----- Supplied data -----

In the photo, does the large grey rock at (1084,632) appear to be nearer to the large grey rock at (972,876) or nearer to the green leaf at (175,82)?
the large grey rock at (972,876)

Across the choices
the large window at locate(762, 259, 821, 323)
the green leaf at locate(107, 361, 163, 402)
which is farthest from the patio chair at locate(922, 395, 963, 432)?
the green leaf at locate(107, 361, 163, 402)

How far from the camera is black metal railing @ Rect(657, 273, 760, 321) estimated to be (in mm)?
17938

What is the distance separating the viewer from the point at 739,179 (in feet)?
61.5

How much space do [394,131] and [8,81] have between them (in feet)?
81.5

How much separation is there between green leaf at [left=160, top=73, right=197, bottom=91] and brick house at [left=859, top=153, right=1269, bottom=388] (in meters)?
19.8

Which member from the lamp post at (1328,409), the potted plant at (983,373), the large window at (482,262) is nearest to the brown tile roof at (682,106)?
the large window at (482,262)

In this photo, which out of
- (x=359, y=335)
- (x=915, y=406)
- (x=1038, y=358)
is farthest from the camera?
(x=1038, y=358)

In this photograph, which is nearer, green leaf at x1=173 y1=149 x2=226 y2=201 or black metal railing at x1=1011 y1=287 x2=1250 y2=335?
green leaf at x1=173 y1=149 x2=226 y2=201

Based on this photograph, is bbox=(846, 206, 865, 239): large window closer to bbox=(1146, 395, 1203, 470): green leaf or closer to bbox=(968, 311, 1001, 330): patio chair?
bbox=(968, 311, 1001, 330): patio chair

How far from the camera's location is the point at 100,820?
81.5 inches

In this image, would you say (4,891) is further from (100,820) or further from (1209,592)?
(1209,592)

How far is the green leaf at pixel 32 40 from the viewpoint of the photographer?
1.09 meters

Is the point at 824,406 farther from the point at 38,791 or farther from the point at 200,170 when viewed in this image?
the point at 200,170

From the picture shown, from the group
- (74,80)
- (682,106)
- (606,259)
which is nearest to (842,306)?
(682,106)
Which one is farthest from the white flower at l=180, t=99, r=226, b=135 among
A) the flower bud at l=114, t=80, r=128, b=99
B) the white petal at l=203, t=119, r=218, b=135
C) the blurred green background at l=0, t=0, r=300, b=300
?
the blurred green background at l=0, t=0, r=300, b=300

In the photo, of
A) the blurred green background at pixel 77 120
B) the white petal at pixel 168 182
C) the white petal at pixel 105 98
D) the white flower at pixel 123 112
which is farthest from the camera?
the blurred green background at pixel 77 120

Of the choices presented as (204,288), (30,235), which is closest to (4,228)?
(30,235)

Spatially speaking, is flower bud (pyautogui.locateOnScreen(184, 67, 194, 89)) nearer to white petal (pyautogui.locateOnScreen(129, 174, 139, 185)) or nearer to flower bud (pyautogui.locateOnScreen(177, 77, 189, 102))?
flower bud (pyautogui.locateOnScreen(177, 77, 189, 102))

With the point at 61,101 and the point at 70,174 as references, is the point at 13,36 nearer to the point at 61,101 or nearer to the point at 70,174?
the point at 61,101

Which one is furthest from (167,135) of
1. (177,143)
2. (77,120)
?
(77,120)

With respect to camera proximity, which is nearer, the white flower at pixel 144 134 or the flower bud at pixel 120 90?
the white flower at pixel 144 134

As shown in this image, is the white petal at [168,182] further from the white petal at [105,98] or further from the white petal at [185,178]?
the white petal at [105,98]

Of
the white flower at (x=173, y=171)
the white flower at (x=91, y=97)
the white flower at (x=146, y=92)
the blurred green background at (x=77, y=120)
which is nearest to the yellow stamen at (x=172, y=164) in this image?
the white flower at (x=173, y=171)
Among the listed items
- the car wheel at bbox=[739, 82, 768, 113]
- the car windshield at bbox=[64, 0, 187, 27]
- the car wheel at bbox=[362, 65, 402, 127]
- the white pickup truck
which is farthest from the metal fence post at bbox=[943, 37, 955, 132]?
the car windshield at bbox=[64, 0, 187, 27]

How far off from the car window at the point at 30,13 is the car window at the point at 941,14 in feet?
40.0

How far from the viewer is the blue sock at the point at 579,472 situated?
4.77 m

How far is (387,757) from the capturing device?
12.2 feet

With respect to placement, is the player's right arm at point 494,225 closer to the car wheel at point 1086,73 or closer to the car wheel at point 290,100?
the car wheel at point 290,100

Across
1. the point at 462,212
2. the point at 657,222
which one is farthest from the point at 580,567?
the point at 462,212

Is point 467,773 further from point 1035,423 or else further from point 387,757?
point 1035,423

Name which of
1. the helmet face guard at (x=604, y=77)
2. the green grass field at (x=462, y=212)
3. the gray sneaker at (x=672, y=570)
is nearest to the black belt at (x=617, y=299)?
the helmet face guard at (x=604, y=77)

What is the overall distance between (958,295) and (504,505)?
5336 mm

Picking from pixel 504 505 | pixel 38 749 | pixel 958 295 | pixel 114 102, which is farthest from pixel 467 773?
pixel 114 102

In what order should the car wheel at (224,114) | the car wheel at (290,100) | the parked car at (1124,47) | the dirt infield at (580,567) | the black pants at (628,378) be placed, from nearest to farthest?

-----

## Set exercise
Copy out all of the entries above word for word.

## Completed task
In the photo, does the large grey rock at (1084,632) appear to be nearer to the large grey rock at (972,876) or nearer to the green leaf at (175,82)?
the large grey rock at (972,876)

Across the choices
the large window at locate(762, 259, 821, 323)
the green leaf at locate(107, 361, 163, 402)
which is farthest from the patio chair at locate(922, 395, 963, 432)?
the green leaf at locate(107, 361, 163, 402)

How far from the camera is black metal railing @ Rect(657, 273, 760, 321) estimated to be (in mm)?
17938

What is the distance separating the viewer from the point at 739,179 (in feet)?
61.5

How much space do [394,131] and [8,81] have between them (in feet)?
81.5

How much separation is there between green leaf at [left=160, top=73, right=197, bottom=91] and brick house at [left=859, top=153, right=1269, bottom=388] (in meters)?
19.8

Which member from the lamp post at (1328,409), the potted plant at (983,373), the large window at (482,262) is nearest to the brown tile roof at (682,106)?
the large window at (482,262)

In this photo, which out of
- (x=359, y=335)
- (x=915, y=406)
- (x=1038, y=358)
is farthest from the camera?
(x=1038, y=358)

In this photograph, which is nearer, green leaf at x1=173 y1=149 x2=226 y2=201 or black metal railing at x1=1011 y1=287 x2=1250 y2=335?
green leaf at x1=173 y1=149 x2=226 y2=201

Based on this photograph, is bbox=(846, 206, 865, 239): large window closer to bbox=(1146, 395, 1203, 470): green leaf or closer to bbox=(968, 311, 1001, 330): patio chair?
bbox=(968, 311, 1001, 330): patio chair

How far from the camera's location is the point at 100,820?
81.5 inches

In this image, would you say (4,891) is further from (100,820) or further from (1209,592)?
(1209,592)

How far is the green leaf at pixel 32 40 from the viewpoint of the photographer?
1.09 meters

Is the point at 824,406 farther from the point at 38,791 or farther from the point at 200,170 when viewed in this image?
the point at 200,170

From the picture shown, from the group
- (74,80)
- (682,106)
- (606,259)
which is nearest to (842,306)?
(682,106)
Which one is farthest from the white flower at l=180, t=99, r=226, b=135 among
A) the flower bud at l=114, t=80, r=128, b=99
B) the white petal at l=203, t=119, r=218, b=135
C) the blurred green background at l=0, t=0, r=300, b=300
?
the blurred green background at l=0, t=0, r=300, b=300

In the photo, of
A) the blurred green background at pixel 77 120
B) the white petal at pixel 168 182
C) the white petal at pixel 105 98
D) the white flower at pixel 123 112
which is farthest from the camera?
the blurred green background at pixel 77 120

Of the choices presented as (204,288), (30,235), which is closest to (4,228)?
(30,235)

Spatially speaking, is flower bud (pyautogui.locateOnScreen(184, 67, 194, 89)) nearer to white petal (pyautogui.locateOnScreen(129, 174, 139, 185)) or nearer to flower bud (pyautogui.locateOnScreen(177, 77, 189, 102))?
flower bud (pyautogui.locateOnScreen(177, 77, 189, 102))

With the point at 61,101 and the point at 70,174 as references, is the point at 13,36 nearer to the point at 61,101 or nearer to the point at 70,174?
the point at 61,101

Which one is furthest from (167,135) of
1. (177,143)
2. (77,120)
?
(77,120)

With respect to camera proximity, which is nearer, the white flower at pixel 144 134 or the flower bud at pixel 120 90?
the white flower at pixel 144 134

As shown in this image, is the white petal at [168,182] further from the white petal at [105,98] or further from the white petal at [185,178]?
the white petal at [105,98]

Of
the white flower at (x=173, y=171)
the white flower at (x=91, y=97)
the white flower at (x=146, y=92)
the blurred green background at (x=77, y=120)
which is nearest to the yellow stamen at (x=172, y=164) in this image?
the white flower at (x=173, y=171)
Among the listed items
- the car wheel at bbox=[739, 82, 768, 113]
- the car windshield at bbox=[64, 0, 187, 27]
- the car wheel at bbox=[362, 65, 402, 127]
- the white pickup truck
which is farthest from the metal fence post at bbox=[943, 37, 955, 132]?
the car windshield at bbox=[64, 0, 187, 27]

How far off from the car window at the point at 30,13 is the car window at the point at 941,14 in feet?
40.0

How far from the viewer is the blue sock at the point at 579,472 situated?
4.77 m

How far is (387,757) from the capturing device?
12.2 feet

With respect to placement, is the player's right arm at point 494,225 closer to the car wheel at point 1086,73 or closer to the car wheel at point 290,100?
the car wheel at point 290,100

Across
1. the point at 462,212
2. the point at 657,222
which one is farthest from the point at 580,567?
the point at 462,212

Is point 467,773 further from point 1035,423 or else further from point 387,757?
point 1035,423

Name which of
1. the helmet face guard at (x=604, y=77)
2. the green grass field at (x=462, y=212)
3. the gray sneaker at (x=672, y=570)
is nearest to the black belt at (x=617, y=299)?
the helmet face guard at (x=604, y=77)

What is the overall distance between (958,295) and (504,505)?
5336 mm

Picking from pixel 504 505 | pixel 38 749 | pixel 958 295 | pixel 114 102, which is farthest from pixel 467 773?
pixel 114 102

In what order should the car wheel at (224,114) | the car wheel at (290,100) | the parked car at (1124,47) | the dirt infield at (580,567) | the black pants at (628,378) be placed, from nearest to farthest?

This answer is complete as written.